I don't really have much more time for Steiner's original ideas than for those Blavatsky or Hubbard, but yet I have to concede this good point. Somehow Steiner's work has been carried on widely, long after his death. There are lots of Waldorf schools around the world, and (I understand) lots of biodynamic farms. I don't think these enterprises have really been significantly better than mainstream alternatives, but I'll concede that they don't seem to have been significantly worse, either.
And given that, if a lot of people actually involved in the Steinerite stuff have found it worthwhile, then who am I to call them stupid? Even if all Steiner really did was express harmless but insignificant content in a style that some people really like, well, that's not a bad thing. Few people succeed in doing as much. And of course it could be that Steiner really was a good, honest craftsman, who turned out some good, solid work that I've failed to appreciate fairly, even if he didn't really set the world on fire.
So somehow I have to grudgingly admit that Steiner is in a totally different class. Maybe it's because he was better trained, but I suspect it was probably mostly because he was more sincere. Even if he had some ego issues, he seems to have been genuinely trying to improve the world around him, even at personal risk and cost. Responsible people really did seek his help, and even if they were misguided to do so, this is in any case a very different record for Steiner from the invented heroics of Hubbard. And Steiner collaborated with others without hiding their contributions. That's an important indicator right there.
There is an important factor here. Many of these earlier spiritual movements also, as a sort of ancillary factor, got involved in OTHER aspects of improving mankind.
For example, Annie Besant of Theosophy was an avid supporter of "freeing India from English imperialist rule". There are streets named after her in India.
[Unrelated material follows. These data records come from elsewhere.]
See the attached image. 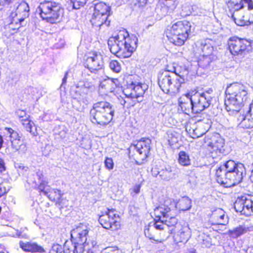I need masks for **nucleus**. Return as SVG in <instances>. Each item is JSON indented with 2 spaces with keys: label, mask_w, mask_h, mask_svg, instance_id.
Returning <instances> with one entry per match:
<instances>
[{
  "label": "nucleus",
  "mask_w": 253,
  "mask_h": 253,
  "mask_svg": "<svg viewBox=\"0 0 253 253\" xmlns=\"http://www.w3.org/2000/svg\"><path fill=\"white\" fill-rule=\"evenodd\" d=\"M216 180L224 187H230L241 183L246 175L244 165L229 160L223 162L216 169Z\"/></svg>",
  "instance_id": "1"
},
{
  "label": "nucleus",
  "mask_w": 253,
  "mask_h": 253,
  "mask_svg": "<svg viewBox=\"0 0 253 253\" xmlns=\"http://www.w3.org/2000/svg\"><path fill=\"white\" fill-rule=\"evenodd\" d=\"M179 106L186 114L200 113L211 104V98L206 93L193 90L178 99Z\"/></svg>",
  "instance_id": "2"
},
{
  "label": "nucleus",
  "mask_w": 253,
  "mask_h": 253,
  "mask_svg": "<svg viewBox=\"0 0 253 253\" xmlns=\"http://www.w3.org/2000/svg\"><path fill=\"white\" fill-rule=\"evenodd\" d=\"M137 38L132 36L128 37L127 32L120 31L117 36L110 37L108 41V45L110 52L117 56L127 58L137 47Z\"/></svg>",
  "instance_id": "3"
},
{
  "label": "nucleus",
  "mask_w": 253,
  "mask_h": 253,
  "mask_svg": "<svg viewBox=\"0 0 253 253\" xmlns=\"http://www.w3.org/2000/svg\"><path fill=\"white\" fill-rule=\"evenodd\" d=\"M224 105L229 115H239L241 107L248 98V93L245 87L238 84H232L225 91Z\"/></svg>",
  "instance_id": "4"
},
{
  "label": "nucleus",
  "mask_w": 253,
  "mask_h": 253,
  "mask_svg": "<svg viewBox=\"0 0 253 253\" xmlns=\"http://www.w3.org/2000/svg\"><path fill=\"white\" fill-rule=\"evenodd\" d=\"M116 106L106 101H98L92 106L90 111V119L94 124L105 126L113 120Z\"/></svg>",
  "instance_id": "5"
},
{
  "label": "nucleus",
  "mask_w": 253,
  "mask_h": 253,
  "mask_svg": "<svg viewBox=\"0 0 253 253\" xmlns=\"http://www.w3.org/2000/svg\"><path fill=\"white\" fill-rule=\"evenodd\" d=\"M194 24L187 21H178L166 32L169 41L175 45L181 46L194 32Z\"/></svg>",
  "instance_id": "6"
},
{
  "label": "nucleus",
  "mask_w": 253,
  "mask_h": 253,
  "mask_svg": "<svg viewBox=\"0 0 253 253\" xmlns=\"http://www.w3.org/2000/svg\"><path fill=\"white\" fill-rule=\"evenodd\" d=\"M185 80L183 75L177 73L176 68L172 67L171 69H167L158 77V84L166 93H176L179 91L181 84Z\"/></svg>",
  "instance_id": "7"
},
{
  "label": "nucleus",
  "mask_w": 253,
  "mask_h": 253,
  "mask_svg": "<svg viewBox=\"0 0 253 253\" xmlns=\"http://www.w3.org/2000/svg\"><path fill=\"white\" fill-rule=\"evenodd\" d=\"M38 8L41 17L47 22L53 24L62 20L64 8L61 4L52 0H44L40 2Z\"/></svg>",
  "instance_id": "8"
},
{
  "label": "nucleus",
  "mask_w": 253,
  "mask_h": 253,
  "mask_svg": "<svg viewBox=\"0 0 253 253\" xmlns=\"http://www.w3.org/2000/svg\"><path fill=\"white\" fill-rule=\"evenodd\" d=\"M10 12L8 20L10 22V25H15V28L18 29L20 26L26 25L25 20L29 15V6L25 1H22L20 3H15L13 6L10 7Z\"/></svg>",
  "instance_id": "9"
},
{
  "label": "nucleus",
  "mask_w": 253,
  "mask_h": 253,
  "mask_svg": "<svg viewBox=\"0 0 253 253\" xmlns=\"http://www.w3.org/2000/svg\"><path fill=\"white\" fill-rule=\"evenodd\" d=\"M110 8L105 3L100 2L94 5V12L92 14L90 22L94 27L99 28L107 27L110 21L108 20L110 15Z\"/></svg>",
  "instance_id": "10"
},
{
  "label": "nucleus",
  "mask_w": 253,
  "mask_h": 253,
  "mask_svg": "<svg viewBox=\"0 0 253 253\" xmlns=\"http://www.w3.org/2000/svg\"><path fill=\"white\" fill-rule=\"evenodd\" d=\"M88 233V228L84 224L80 223L76 228L71 231V242L75 247V251L78 248L84 247V244L87 243V236Z\"/></svg>",
  "instance_id": "11"
},
{
  "label": "nucleus",
  "mask_w": 253,
  "mask_h": 253,
  "mask_svg": "<svg viewBox=\"0 0 253 253\" xmlns=\"http://www.w3.org/2000/svg\"><path fill=\"white\" fill-rule=\"evenodd\" d=\"M228 45L230 52L234 56H244L251 48L249 41L237 37L230 38L228 41Z\"/></svg>",
  "instance_id": "12"
},
{
  "label": "nucleus",
  "mask_w": 253,
  "mask_h": 253,
  "mask_svg": "<svg viewBox=\"0 0 253 253\" xmlns=\"http://www.w3.org/2000/svg\"><path fill=\"white\" fill-rule=\"evenodd\" d=\"M173 209L167 206L166 204L157 207L154 210V215L157 217H163L165 219V224L167 228L174 227L177 223L178 219L173 213Z\"/></svg>",
  "instance_id": "13"
},
{
  "label": "nucleus",
  "mask_w": 253,
  "mask_h": 253,
  "mask_svg": "<svg viewBox=\"0 0 253 253\" xmlns=\"http://www.w3.org/2000/svg\"><path fill=\"white\" fill-rule=\"evenodd\" d=\"M119 219V216L114 209H108V212L99 216L98 221L103 228L116 230L120 226Z\"/></svg>",
  "instance_id": "14"
},
{
  "label": "nucleus",
  "mask_w": 253,
  "mask_h": 253,
  "mask_svg": "<svg viewBox=\"0 0 253 253\" xmlns=\"http://www.w3.org/2000/svg\"><path fill=\"white\" fill-rule=\"evenodd\" d=\"M224 140L218 135L213 136L208 145V155L213 159L220 157L224 152Z\"/></svg>",
  "instance_id": "15"
},
{
  "label": "nucleus",
  "mask_w": 253,
  "mask_h": 253,
  "mask_svg": "<svg viewBox=\"0 0 253 253\" xmlns=\"http://www.w3.org/2000/svg\"><path fill=\"white\" fill-rule=\"evenodd\" d=\"M234 209L242 214L250 216L253 214V201L246 196L238 197L234 203Z\"/></svg>",
  "instance_id": "16"
},
{
  "label": "nucleus",
  "mask_w": 253,
  "mask_h": 253,
  "mask_svg": "<svg viewBox=\"0 0 253 253\" xmlns=\"http://www.w3.org/2000/svg\"><path fill=\"white\" fill-rule=\"evenodd\" d=\"M151 140L148 138H142L135 144L131 147L136 151L137 159L144 161L148 157L151 149Z\"/></svg>",
  "instance_id": "17"
},
{
  "label": "nucleus",
  "mask_w": 253,
  "mask_h": 253,
  "mask_svg": "<svg viewBox=\"0 0 253 253\" xmlns=\"http://www.w3.org/2000/svg\"><path fill=\"white\" fill-rule=\"evenodd\" d=\"M84 66L91 72L102 69L104 66L103 56L97 52L90 54L85 60Z\"/></svg>",
  "instance_id": "18"
},
{
  "label": "nucleus",
  "mask_w": 253,
  "mask_h": 253,
  "mask_svg": "<svg viewBox=\"0 0 253 253\" xmlns=\"http://www.w3.org/2000/svg\"><path fill=\"white\" fill-rule=\"evenodd\" d=\"M128 89L131 90V92L129 95H125L127 98L130 97L131 98H136L138 102H141L142 97L144 94L145 90L147 89V86L146 84L138 83L137 84L132 82L128 86Z\"/></svg>",
  "instance_id": "19"
},
{
  "label": "nucleus",
  "mask_w": 253,
  "mask_h": 253,
  "mask_svg": "<svg viewBox=\"0 0 253 253\" xmlns=\"http://www.w3.org/2000/svg\"><path fill=\"white\" fill-rule=\"evenodd\" d=\"M4 130L6 131V132H4L5 135L10 138L11 146L13 149L19 151L22 148H25V145L22 144L21 136L16 131L10 127H5Z\"/></svg>",
  "instance_id": "20"
},
{
  "label": "nucleus",
  "mask_w": 253,
  "mask_h": 253,
  "mask_svg": "<svg viewBox=\"0 0 253 253\" xmlns=\"http://www.w3.org/2000/svg\"><path fill=\"white\" fill-rule=\"evenodd\" d=\"M213 42L210 39H205L198 41L196 43L197 50L203 55H211L214 47Z\"/></svg>",
  "instance_id": "21"
},
{
  "label": "nucleus",
  "mask_w": 253,
  "mask_h": 253,
  "mask_svg": "<svg viewBox=\"0 0 253 253\" xmlns=\"http://www.w3.org/2000/svg\"><path fill=\"white\" fill-rule=\"evenodd\" d=\"M103 249L100 244H98L96 240H89L87 243L84 244V247L75 250V253H96Z\"/></svg>",
  "instance_id": "22"
},
{
  "label": "nucleus",
  "mask_w": 253,
  "mask_h": 253,
  "mask_svg": "<svg viewBox=\"0 0 253 253\" xmlns=\"http://www.w3.org/2000/svg\"><path fill=\"white\" fill-rule=\"evenodd\" d=\"M49 253H75V247L73 243L66 241L63 247L59 244H54Z\"/></svg>",
  "instance_id": "23"
},
{
  "label": "nucleus",
  "mask_w": 253,
  "mask_h": 253,
  "mask_svg": "<svg viewBox=\"0 0 253 253\" xmlns=\"http://www.w3.org/2000/svg\"><path fill=\"white\" fill-rule=\"evenodd\" d=\"M238 122H239V125L240 127L244 128H250L253 127V114L249 113L247 110L246 114H242L238 115Z\"/></svg>",
  "instance_id": "24"
},
{
  "label": "nucleus",
  "mask_w": 253,
  "mask_h": 253,
  "mask_svg": "<svg viewBox=\"0 0 253 253\" xmlns=\"http://www.w3.org/2000/svg\"><path fill=\"white\" fill-rule=\"evenodd\" d=\"M119 84L118 79L107 77L100 83V86L104 88L107 92H114Z\"/></svg>",
  "instance_id": "25"
},
{
  "label": "nucleus",
  "mask_w": 253,
  "mask_h": 253,
  "mask_svg": "<svg viewBox=\"0 0 253 253\" xmlns=\"http://www.w3.org/2000/svg\"><path fill=\"white\" fill-rule=\"evenodd\" d=\"M20 247L24 251L31 253H44V249L37 243L34 242H19Z\"/></svg>",
  "instance_id": "26"
},
{
  "label": "nucleus",
  "mask_w": 253,
  "mask_h": 253,
  "mask_svg": "<svg viewBox=\"0 0 253 253\" xmlns=\"http://www.w3.org/2000/svg\"><path fill=\"white\" fill-rule=\"evenodd\" d=\"M249 231H250L249 227L245 224H243L240 225L233 229L229 230L228 234L232 238H237Z\"/></svg>",
  "instance_id": "27"
},
{
  "label": "nucleus",
  "mask_w": 253,
  "mask_h": 253,
  "mask_svg": "<svg viewBox=\"0 0 253 253\" xmlns=\"http://www.w3.org/2000/svg\"><path fill=\"white\" fill-rule=\"evenodd\" d=\"M212 217L217 220L215 224L217 225H226L228 222V217L226 216L224 211L221 209L215 210L212 214Z\"/></svg>",
  "instance_id": "28"
},
{
  "label": "nucleus",
  "mask_w": 253,
  "mask_h": 253,
  "mask_svg": "<svg viewBox=\"0 0 253 253\" xmlns=\"http://www.w3.org/2000/svg\"><path fill=\"white\" fill-rule=\"evenodd\" d=\"M175 7V5L168 2L160 1L156 8V12L160 16H164L168 14L169 9L173 10Z\"/></svg>",
  "instance_id": "29"
},
{
  "label": "nucleus",
  "mask_w": 253,
  "mask_h": 253,
  "mask_svg": "<svg viewBox=\"0 0 253 253\" xmlns=\"http://www.w3.org/2000/svg\"><path fill=\"white\" fill-rule=\"evenodd\" d=\"M160 177L163 180L168 181L175 177L173 168L168 166L159 171Z\"/></svg>",
  "instance_id": "30"
},
{
  "label": "nucleus",
  "mask_w": 253,
  "mask_h": 253,
  "mask_svg": "<svg viewBox=\"0 0 253 253\" xmlns=\"http://www.w3.org/2000/svg\"><path fill=\"white\" fill-rule=\"evenodd\" d=\"M45 196L51 201L61 202L62 194L60 190L50 188V190L48 191V194Z\"/></svg>",
  "instance_id": "31"
},
{
  "label": "nucleus",
  "mask_w": 253,
  "mask_h": 253,
  "mask_svg": "<svg viewBox=\"0 0 253 253\" xmlns=\"http://www.w3.org/2000/svg\"><path fill=\"white\" fill-rule=\"evenodd\" d=\"M177 206L180 211H186L191 208V200L188 197H183L179 200Z\"/></svg>",
  "instance_id": "32"
},
{
  "label": "nucleus",
  "mask_w": 253,
  "mask_h": 253,
  "mask_svg": "<svg viewBox=\"0 0 253 253\" xmlns=\"http://www.w3.org/2000/svg\"><path fill=\"white\" fill-rule=\"evenodd\" d=\"M178 161L182 166H188L191 165L189 156L184 151H180L179 153Z\"/></svg>",
  "instance_id": "33"
},
{
  "label": "nucleus",
  "mask_w": 253,
  "mask_h": 253,
  "mask_svg": "<svg viewBox=\"0 0 253 253\" xmlns=\"http://www.w3.org/2000/svg\"><path fill=\"white\" fill-rule=\"evenodd\" d=\"M154 231V228L153 226L150 225L146 226L144 228V233L146 237L151 240L152 243H158L161 242L158 240L155 239L154 235L153 234Z\"/></svg>",
  "instance_id": "34"
},
{
  "label": "nucleus",
  "mask_w": 253,
  "mask_h": 253,
  "mask_svg": "<svg viewBox=\"0 0 253 253\" xmlns=\"http://www.w3.org/2000/svg\"><path fill=\"white\" fill-rule=\"evenodd\" d=\"M155 222L154 224V230L158 229V230H165L166 228H167V226L165 224V219H163V217H157L156 216Z\"/></svg>",
  "instance_id": "35"
},
{
  "label": "nucleus",
  "mask_w": 253,
  "mask_h": 253,
  "mask_svg": "<svg viewBox=\"0 0 253 253\" xmlns=\"http://www.w3.org/2000/svg\"><path fill=\"white\" fill-rule=\"evenodd\" d=\"M211 62V55H203L198 61V65L203 68H207Z\"/></svg>",
  "instance_id": "36"
},
{
  "label": "nucleus",
  "mask_w": 253,
  "mask_h": 253,
  "mask_svg": "<svg viewBox=\"0 0 253 253\" xmlns=\"http://www.w3.org/2000/svg\"><path fill=\"white\" fill-rule=\"evenodd\" d=\"M21 121L23 122V125L24 126L26 130L31 133L34 135H35V131H34L33 130V127L34 126V123L27 119H22Z\"/></svg>",
  "instance_id": "37"
},
{
  "label": "nucleus",
  "mask_w": 253,
  "mask_h": 253,
  "mask_svg": "<svg viewBox=\"0 0 253 253\" xmlns=\"http://www.w3.org/2000/svg\"><path fill=\"white\" fill-rule=\"evenodd\" d=\"M33 183L36 184V185H38V189L40 192L42 193L45 196L48 194V191L50 190V187L49 186L45 185V184L43 181L41 182H36L33 181Z\"/></svg>",
  "instance_id": "38"
},
{
  "label": "nucleus",
  "mask_w": 253,
  "mask_h": 253,
  "mask_svg": "<svg viewBox=\"0 0 253 253\" xmlns=\"http://www.w3.org/2000/svg\"><path fill=\"white\" fill-rule=\"evenodd\" d=\"M109 67L115 73H119L121 70V64L117 60H111L109 63Z\"/></svg>",
  "instance_id": "39"
},
{
  "label": "nucleus",
  "mask_w": 253,
  "mask_h": 253,
  "mask_svg": "<svg viewBox=\"0 0 253 253\" xmlns=\"http://www.w3.org/2000/svg\"><path fill=\"white\" fill-rule=\"evenodd\" d=\"M191 13L194 15L201 16L202 15H205L206 11L205 10L199 8L196 5H194L192 6Z\"/></svg>",
  "instance_id": "40"
},
{
  "label": "nucleus",
  "mask_w": 253,
  "mask_h": 253,
  "mask_svg": "<svg viewBox=\"0 0 253 253\" xmlns=\"http://www.w3.org/2000/svg\"><path fill=\"white\" fill-rule=\"evenodd\" d=\"M87 0H71L73 4L74 9H78L81 7H83L86 3Z\"/></svg>",
  "instance_id": "41"
},
{
  "label": "nucleus",
  "mask_w": 253,
  "mask_h": 253,
  "mask_svg": "<svg viewBox=\"0 0 253 253\" xmlns=\"http://www.w3.org/2000/svg\"><path fill=\"white\" fill-rule=\"evenodd\" d=\"M202 241L201 243L203 247L210 248L211 245V239L209 236L203 234L201 236Z\"/></svg>",
  "instance_id": "42"
},
{
  "label": "nucleus",
  "mask_w": 253,
  "mask_h": 253,
  "mask_svg": "<svg viewBox=\"0 0 253 253\" xmlns=\"http://www.w3.org/2000/svg\"><path fill=\"white\" fill-rule=\"evenodd\" d=\"M76 92L79 93L81 97L80 99H84L86 97V95L88 94L89 91H90V89H86L84 87H76Z\"/></svg>",
  "instance_id": "43"
},
{
  "label": "nucleus",
  "mask_w": 253,
  "mask_h": 253,
  "mask_svg": "<svg viewBox=\"0 0 253 253\" xmlns=\"http://www.w3.org/2000/svg\"><path fill=\"white\" fill-rule=\"evenodd\" d=\"M76 87H84L90 89V91L94 88V86L87 82H80L76 85Z\"/></svg>",
  "instance_id": "44"
},
{
  "label": "nucleus",
  "mask_w": 253,
  "mask_h": 253,
  "mask_svg": "<svg viewBox=\"0 0 253 253\" xmlns=\"http://www.w3.org/2000/svg\"><path fill=\"white\" fill-rule=\"evenodd\" d=\"M136 2L134 3L135 6L138 7H142L147 4L152 3L154 0H135Z\"/></svg>",
  "instance_id": "45"
},
{
  "label": "nucleus",
  "mask_w": 253,
  "mask_h": 253,
  "mask_svg": "<svg viewBox=\"0 0 253 253\" xmlns=\"http://www.w3.org/2000/svg\"><path fill=\"white\" fill-rule=\"evenodd\" d=\"M105 166L109 170L112 169L114 168V162L111 158H106L104 162Z\"/></svg>",
  "instance_id": "46"
},
{
  "label": "nucleus",
  "mask_w": 253,
  "mask_h": 253,
  "mask_svg": "<svg viewBox=\"0 0 253 253\" xmlns=\"http://www.w3.org/2000/svg\"><path fill=\"white\" fill-rule=\"evenodd\" d=\"M240 2H238V1H237V4H235V5L231 8V10L234 11H238L240 9H242L244 7V1L243 0H239Z\"/></svg>",
  "instance_id": "47"
},
{
  "label": "nucleus",
  "mask_w": 253,
  "mask_h": 253,
  "mask_svg": "<svg viewBox=\"0 0 253 253\" xmlns=\"http://www.w3.org/2000/svg\"><path fill=\"white\" fill-rule=\"evenodd\" d=\"M16 114L19 118L28 119L29 116L26 115V113L24 110H18L16 112Z\"/></svg>",
  "instance_id": "48"
},
{
  "label": "nucleus",
  "mask_w": 253,
  "mask_h": 253,
  "mask_svg": "<svg viewBox=\"0 0 253 253\" xmlns=\"http://www.w3.org/2000/svg\"><path fill=\"white\" fill-rule=\"evenodd\" d=\"M238 0H226V3L228 6V7L229 8L230 11H231V8H233L234 5H235V4H237V1Z\"/></svg>",
  "instance_id": "49"
},
{
  "label": "nucleus",
  "mask_w": 253,
  "mask_h": 253,
  "mask_svg": "<svg viewBox=\"0 0 253 253\" xmlns=\"http://www.w3.org/2000/svg\"><path fill=\"white\" fill-rule=\"evenodd\" d=\"M101 253H119V251L118 250H113L112 247H107L104 249Z\"/></svg>",
  "instance_id": "50"
},
{
  "label": "nucleus",
  "mask_w": 253,
  "mask_h": 253,
  "mask_svg": "<svg viewBox=\"0 0 253 253\" xmlns=\"http://www.w3.org/2000/svg\"><path fill=\"white\" fill-rule=\"evenodd\" d=\"M14 0H0V10L6 4H9Z\"/></svg>",
  "instance_id": "51"
},
{
  "label": "nucleus",
  "mask_w": 253,
  "mask_h": 253,
  "mask_svg": "<svg viewBox=\"0 0 253 253\" xmlns=\"http://www.w3.org/2000/svg\"><path fill=\"white\" fill-rule=\"evenodd\" d=\"M243 1L244 5L247 4L249 10H252L253 9V3L252 0H243Z\"/></svg>",
  "instance_id": "52"
},
{
  "label": "nucleus",
  "mask_w": 253,
  "mask_h": 253,
  "mask_svg": "<svg viewBox=\"0 0 253 253\" xmlns=\"http://www.w3.org/2000/svg\"><path fill=\"white\" fill-rule=\"evenodd\" d=\"M141 187L140 184H136L134 186L132 190L135 194H138L140 192Z\"/></svg>",
  "instance_id": "53"
},
{
  "label": "nucleus",
  "mask_w": 253,
  "mask_h": 253,
  "mask_svg": "<svg viewBox=\"0 0 253 253\" xmlns=\"http://www.w3.org/2000/svg\"><path fill=\"white\" fill-rule=\"evenodd\" d=\"M232 18H233V20L234 21L235 23L238 26H243L245 24V22L244 21H242L240 20H238V21H237L236 18L233 15L232 16Z\"/></svg>",
  "instance_id": "54"
},
{
  "label": "nucleus",
  "mask_w": 253,
  "mask_h": 253,
  "mask_svg": "<svg viewBox=\"0 0 253 253\" xmlns=\"http://www.w3.org/2000/svg\"><path fill=\"white\" fill-rule=\"evenodd\" d=\"M35 176L38 179V180H39L38 182H41L42 181H43L42 179L43 175L42 172H37L36 173V175H35Z\"/></svg>",
  "instance_id": "55"
},
{
  "label": "nucleus",
  "mask_w": 253,
  "mask_h": 253,
  "mask_svg": "<svg viewBox=\"0 0 253 253\" xmlns=\"http://www.w3.org/2000/svg\"><path fill=\"white\" fill-rule=\"evenodd\" d=\"M5 170L4 163L3 161L0 158V173Z\"/></svg>",
  "instance_id": "56"
},
{
  "label": "nucleus",
  "mask_w": 253,
  "mask_h": 253,
  "mask_svg": "<svg viewBox=\"0 0 253 253\" xmlns=\"http://www.w3.org/2000/svg\"><path fill=\"white\" fill-rule=\"evenodd\" d=\"M6 193V190L5 187H2L0 184V197H1L4 194Z\"/></svg>",
  "instance_id": "57"
},
{
  "label": "nucleus",
  "mask_w": 253,
  "mask_h": 253,
  "mask_svg": "<svg viewBox=\"0 0 253 253\" xmlns=\"http://www.w3.org/2000/svg\"><path fill=\"white\" fill-rule=\"evenodd\" d=\"M68 73V72L67 71L65 74L64 77L62 79V84L60 86L61 88L63 87L64 84L66 83Z\"/></svg>",
  "instance_id": "58"
},
{
  "label": "nucleus",
  "mask_w": 253,
  "mask_h": 253,
  "mask_svg": "<svg viewBox=\"0 0 253 253\" xmlns=\"http://www.w3.org/2000/svg\"><path fill=\"white\" fill-rule=\"evenodd\" d=\"M118 99L119 100L120 103L121 105L125 106L126 103L127 101L124 99V98L121 96H120L119 97H118Z\"/></svg>",
  "instance_id": "59"
},
{
  "label": "nucleus",
  "mask_w": 253,
  "mask_h": 253,
  "mask_svg": "<svg viewBox=\"0 0 253 253\" xmlns=\"http://www.w3.org/2000/svg\"><path fill=\"white\" fill-rule=\"evenodd\" d=\"M159 171L156 170V169H152V174L154 176L156 177L158 174H159Z\"/></svg>",
  "instance_id": "60"
},
{
  "label": "nucleus",
  "mask_w": 253,
  "mask_h": 253,
  "mask_svg": "<svg viewBox=\"0 0 253 253\" xmlns=\"http://www.w3.org/2000/svg\"><path fill=\"white\" fill-rule=\"evenodd\" d=\"M0 253H8L4 249L3 246L0 245Z\"/></svg>",
  "instance_id": "61"
},
{
  "label": "nucleus",
  "mask_w": 253,
  "mask_h": 253,
  "mask_svg": "<svg viewBox=\"0 0 253 253\" xmlns=\"http://www.w3.org/2000/svg\"><path fill=\"white\" fill-rule=\"evenodd\" d=\"M3 142L4 140L3 137L1 135H0V150L2 147Z\"/></svg>",
  "instance_id": "62"
},
{
  "label": "nucleus",
  "mask_w": 253,
  "mask_h": 253,
  "mask_svg": "<svg viewBox=\"0 0 253 253\" xmlns=\"http://www.w3.org/2000/svg\"><path fill=\"white\" fill-rule=\"evenodd\" d=\"M165 2H168L172 5H175L174 0H165Z\"/></svg>",
  "instance_id": "63"
},
{
  "label": "nucleus",
  "mask_w": 253,
  "mask_h": 253,
  "mask_svg": "<svg viewBox=\"0 0 253 253\" xmlns=\"http://www.w3.org/2000/svg\"><path fill=\"white\" fill-rule=\"evenodd\" d=\"M212 90L211 89H209L208 91H207L206 92H202V93H206V94L208 95L211 98V101L212 100V97L210 96V93L211 92H212ZM202 93V92H200Z\"/></svg>",
  "instance_id": "64"
}]
</instances>
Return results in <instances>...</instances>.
Even though Blavatsky urged Theosophy to stay out of politics, Annie was a radical in certain regards. She was an early supporter of women's rights and birth control. These aspects did not really have ANYTHING to do with the core materials of Theosophy, yet became LINKED with the subject.
H. S. Olcott had his own personal hobbyhorse with Buddhism, much to Blavatsky's annoyance at times. In Ceylon he did a great deal of work to start schools, and to fight with legislation to protect Buddhists from the creeping fanaticism of the often over-zealous Christian missionaries.
These people often truly DID want to help mankind, and even did so along various social channels, that were NOT really directly related with Theosophy. But in the minds of people, such endeavors became connected. And sometimes, Besant and Olcutt (and Leadbeater and others) linked these ideas themselves (to get what they wanted).
For example, Christian missoinaries TODAY do many things to assist education, nutrition and medical needs in many poverty-stricken areas. The religious apsect gets connected to other genuine desires to help others. There is a Christian donation center in town where I live, and they send boxes of clothes to Africa every week. Of course, they try to convert too. It is all a matter of balance.
Generally, nothing is just "one thing". Things overlap and get interconnected. Steiner's interests in farming and architecture were separate, but related to his spiritual pursuits, and he was a very intelligent fellow who was brought up along a German idealist tradition.
I would add Student of Trinity that MANY people truly want to "help Mankind". But, I never base any judgment on "intentions". To me that is an indicator of absolutely nothing. In his own deranged way Hitler wanted to usher in a great "new world" and did truly aim to "help people". The Christian missionaries would often resort to all sorts of deceptions to usher in their great new world. The psychiatrist who lunged the ice pick into the frontal lobes of a mental patient truly felt that he was "helping". One needs to look past the intentions. There is a very good reason why this saying exists:
The Road to Hell is Paved with Good Intentions
Many people now, and all throughout history, have truly had wonderful intentions to "help mankind", but their actually behaviors and the effects they create on real people in the real world are often far less lofty as compared to their stated "ideals". That was certainly the case with the Inquisition's treatment of disbelievers and heretics, just as it is for Scientology today.